Bash multiple parameter substitution

Question

I'm looking to set the value of a variable to one thing if it was already set or another if it was not. Here's an example of what I mean

export RESULT=${VALID:+Yes:-No}

Where the value of ${VALID:+Yes:-No} would be Yes if the variable was set or No if it was not.

One way I can do it now:

if [ -n "${VALID}" ]; then
  export RESULT=Yes
else
  export RESULT=No
fi

I could do it like this, but it would be nice to have a "one-liner".

Is it possible to do this in one line?

Answer 1

The -v VAR printf option is a bash extension.
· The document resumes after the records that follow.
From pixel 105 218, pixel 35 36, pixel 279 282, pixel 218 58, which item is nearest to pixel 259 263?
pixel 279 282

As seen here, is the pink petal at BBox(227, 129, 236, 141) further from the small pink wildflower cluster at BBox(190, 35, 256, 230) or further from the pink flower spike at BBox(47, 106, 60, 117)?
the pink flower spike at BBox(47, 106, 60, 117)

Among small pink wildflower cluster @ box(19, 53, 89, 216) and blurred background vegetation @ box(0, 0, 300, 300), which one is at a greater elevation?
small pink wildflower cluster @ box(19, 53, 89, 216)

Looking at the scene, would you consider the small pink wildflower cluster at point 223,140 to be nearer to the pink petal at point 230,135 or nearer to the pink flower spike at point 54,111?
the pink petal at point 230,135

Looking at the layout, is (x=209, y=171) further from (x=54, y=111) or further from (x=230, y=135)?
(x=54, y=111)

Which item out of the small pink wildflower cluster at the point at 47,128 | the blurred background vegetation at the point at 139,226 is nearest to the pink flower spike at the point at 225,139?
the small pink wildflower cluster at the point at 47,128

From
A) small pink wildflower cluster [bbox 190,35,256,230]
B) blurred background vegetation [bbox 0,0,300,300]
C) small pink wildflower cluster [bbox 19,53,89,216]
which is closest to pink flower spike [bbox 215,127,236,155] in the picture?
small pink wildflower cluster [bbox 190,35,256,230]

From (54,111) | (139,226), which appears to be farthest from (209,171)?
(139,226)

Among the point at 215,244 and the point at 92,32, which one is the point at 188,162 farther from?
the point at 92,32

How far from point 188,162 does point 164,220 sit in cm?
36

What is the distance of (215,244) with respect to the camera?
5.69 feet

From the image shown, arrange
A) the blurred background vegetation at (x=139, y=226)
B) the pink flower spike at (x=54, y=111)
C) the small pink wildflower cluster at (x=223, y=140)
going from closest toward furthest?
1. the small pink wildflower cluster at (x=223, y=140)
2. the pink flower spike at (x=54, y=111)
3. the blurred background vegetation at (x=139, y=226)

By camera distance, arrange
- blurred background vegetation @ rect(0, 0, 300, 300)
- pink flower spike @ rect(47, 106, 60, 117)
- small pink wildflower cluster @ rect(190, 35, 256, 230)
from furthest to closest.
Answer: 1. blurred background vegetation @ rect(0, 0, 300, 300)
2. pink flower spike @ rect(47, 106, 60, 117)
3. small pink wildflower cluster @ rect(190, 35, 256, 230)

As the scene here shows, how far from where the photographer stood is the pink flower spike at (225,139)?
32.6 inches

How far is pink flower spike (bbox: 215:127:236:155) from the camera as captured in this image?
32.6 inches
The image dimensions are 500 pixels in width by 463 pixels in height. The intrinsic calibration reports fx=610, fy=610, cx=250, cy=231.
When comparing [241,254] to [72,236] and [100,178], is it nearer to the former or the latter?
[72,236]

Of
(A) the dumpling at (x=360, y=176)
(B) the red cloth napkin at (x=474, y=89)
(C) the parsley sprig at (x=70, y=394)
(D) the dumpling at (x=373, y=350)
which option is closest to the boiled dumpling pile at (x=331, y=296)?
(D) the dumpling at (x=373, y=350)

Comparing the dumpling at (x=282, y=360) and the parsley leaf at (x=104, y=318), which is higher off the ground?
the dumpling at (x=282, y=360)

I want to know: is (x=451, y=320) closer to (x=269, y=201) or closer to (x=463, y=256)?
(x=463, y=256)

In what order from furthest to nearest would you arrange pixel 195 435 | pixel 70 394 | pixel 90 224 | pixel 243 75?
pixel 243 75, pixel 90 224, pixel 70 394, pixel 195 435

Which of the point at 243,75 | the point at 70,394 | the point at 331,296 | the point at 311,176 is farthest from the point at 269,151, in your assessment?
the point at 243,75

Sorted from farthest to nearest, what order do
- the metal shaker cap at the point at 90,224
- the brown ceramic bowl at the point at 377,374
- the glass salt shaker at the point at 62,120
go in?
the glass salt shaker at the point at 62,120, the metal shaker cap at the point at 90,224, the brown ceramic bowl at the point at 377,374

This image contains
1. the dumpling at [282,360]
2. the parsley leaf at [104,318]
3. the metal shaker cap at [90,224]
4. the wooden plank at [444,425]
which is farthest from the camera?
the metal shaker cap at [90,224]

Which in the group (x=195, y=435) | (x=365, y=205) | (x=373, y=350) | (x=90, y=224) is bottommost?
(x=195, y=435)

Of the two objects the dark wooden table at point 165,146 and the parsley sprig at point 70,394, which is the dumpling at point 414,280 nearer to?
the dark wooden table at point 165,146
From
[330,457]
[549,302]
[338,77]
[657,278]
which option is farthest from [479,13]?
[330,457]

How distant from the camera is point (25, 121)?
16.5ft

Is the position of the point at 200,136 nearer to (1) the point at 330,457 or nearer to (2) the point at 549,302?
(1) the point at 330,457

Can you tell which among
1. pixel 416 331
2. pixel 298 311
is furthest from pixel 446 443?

Without it, you could use command substitution. (Variable names deliberately down-cased.)

printf -v result %.3s ${valid:+YES}NO

Answer 2

You can use an array with 2 elements (no yes) and based on variable's length decide which value to be returned:

# variable set case
>>> VALID=foo
>>> arr=(no yes) && echo "${arr[$((${#VALID} > 0))]}"    
yes

# variable not set
>>> unset VALID
>>> arr=(no yes) && echo "${arr[$((${#VALID} > 0))]}"    
no

Answer 3

There's no way to do multiple parameter expansions within one variable assignement.

Without using an if statement, you can just use a couple of parameter expansions.

$ VALID="aaa"
$ RESULT="${VALID:+Yes}"; RESULT="${RESULT:-No}"; echo $RESULT
Yes
$ VALID=""
$ RESULT="${VALID:+Yes}"; RESULT="${RESULT:-No}"; echo $RESULT
No

It's not a single statement, but it's short enough that it fits on one line without the complexity of a subshell and if.

Answer 4

One line, requirement met:

export RESULT=$([ -n "$VALID" ] && echo Yes || echo No)